(Some entries)
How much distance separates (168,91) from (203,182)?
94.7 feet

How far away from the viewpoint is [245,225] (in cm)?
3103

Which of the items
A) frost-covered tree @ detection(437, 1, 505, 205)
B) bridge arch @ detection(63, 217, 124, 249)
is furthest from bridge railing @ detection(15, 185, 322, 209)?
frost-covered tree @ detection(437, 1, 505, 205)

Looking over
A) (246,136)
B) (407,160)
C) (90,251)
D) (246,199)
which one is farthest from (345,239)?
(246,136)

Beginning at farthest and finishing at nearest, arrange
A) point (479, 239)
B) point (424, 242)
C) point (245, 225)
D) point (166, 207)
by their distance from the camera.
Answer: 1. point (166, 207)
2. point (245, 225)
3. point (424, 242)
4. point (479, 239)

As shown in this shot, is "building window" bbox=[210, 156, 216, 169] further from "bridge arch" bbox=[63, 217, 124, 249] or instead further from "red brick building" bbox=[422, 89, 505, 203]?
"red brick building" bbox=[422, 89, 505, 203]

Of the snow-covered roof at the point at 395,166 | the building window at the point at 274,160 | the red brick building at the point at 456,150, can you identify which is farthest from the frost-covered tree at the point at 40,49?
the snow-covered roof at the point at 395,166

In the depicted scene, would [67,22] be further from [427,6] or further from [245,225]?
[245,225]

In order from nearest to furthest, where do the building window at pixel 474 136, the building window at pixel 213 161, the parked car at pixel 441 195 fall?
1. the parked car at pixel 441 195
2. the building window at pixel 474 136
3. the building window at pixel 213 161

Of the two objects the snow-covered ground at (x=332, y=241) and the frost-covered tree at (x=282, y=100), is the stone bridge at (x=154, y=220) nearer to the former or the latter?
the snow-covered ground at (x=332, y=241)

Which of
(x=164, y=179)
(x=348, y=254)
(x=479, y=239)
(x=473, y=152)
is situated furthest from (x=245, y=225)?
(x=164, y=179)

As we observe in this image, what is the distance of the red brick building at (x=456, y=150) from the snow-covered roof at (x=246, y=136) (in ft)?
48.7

## Problem statement
Lay out every line of the entries above as a JSON list of strings, with one string per line and blank lines left out.

## Full answer
[
  "How much distance separates (168,91) from (203,182)?",
  "94.7 feet",
  "How far away from the viewpoint is [245,225] (in cm)?",
  "3103",
  "Which of the items",
  "A) frost-covered tree @ detection(437, 1, 505, 205)",
  "B) bridge arch @ detection(63, 217, 124, 249)",
  "is furthest from bridge railing @ detection(15, 185, 322, 209)?",
  "frost-covered tree @ detection(437, 1, 505, 205)",
  "Looking over",
  "A) (246,136)",
  "B) (407,160)",
  "C) (90,251)",
  "D) (246,199)",
  "which one is farthest from (345,239)?",
  "(246,136)",
  "Beginning at farthest and finishing at nearest, arrange",
  "A) point (479, 239)",
  "B) point (424, 242)",
  "C) point (245, 225)",
  "D) point (166, 207)",
  "by their distance from the camera.",
  "Answer: 1. point (166, 207)",
  "2. point (245, 225)",
  "3. point (424, 242)",
  "4. point (479, 239)",
  "As shown in this shot, is \"building window\" bbox=[210, 156, 216, 169] further from \"bridge arch\" bbox=[63, 217, 124, 249] or instead further from \"red brick building\" bbox=[422, 89, 505, 203]?",
  "\"red brick building\" bbox=[422, 89, 505, 203]",
  "Of the snow-covered roof at the point at 395,166 | the building window at the point at 274,160 | the red brick building at the point at 456,150, can you identify which is farthest from the frost-covered tree at the point at 40,49?",
  "the snow-covered roof at the point at 395,166",
  "In the depicted scene, would [67,22] be further from [427,6] or further from [245,225]?",
  "[245,225]",
  "In order from nearest to furthest, where do the building window at pixel 474 136, the building window at pixel 213 161, the parked car at pixel 441 195 fall?",
  "1. the parked car at pixel 441 195",
  "2. the building window at pixel 474 136",
  "3. the building window at pixel 213 161",
  "Of the two objects the snow-covered ground at (x=332, y=241) and the frost-covered tree at (x=282, y=100), is the stone bridge at (x=154, y=220) nearer to the former or the latter?",
  "the snow-covered ground at (x=332, y=241)",
  "Which of",
  "(x=164, y=179)",
  "(x=348, y=254)",
  "(x=479, y=239)",
  "(x=473, y=152)",
  "is situated furthest from (x=245, y=225)?",
  "(x=164, y=179)",
  "As we observe in this image, what is the distance of the red brick building at (x=456, y=150) from the snow-covered roof at (x=246, y=136) (in ft)?",
  "48.7"
]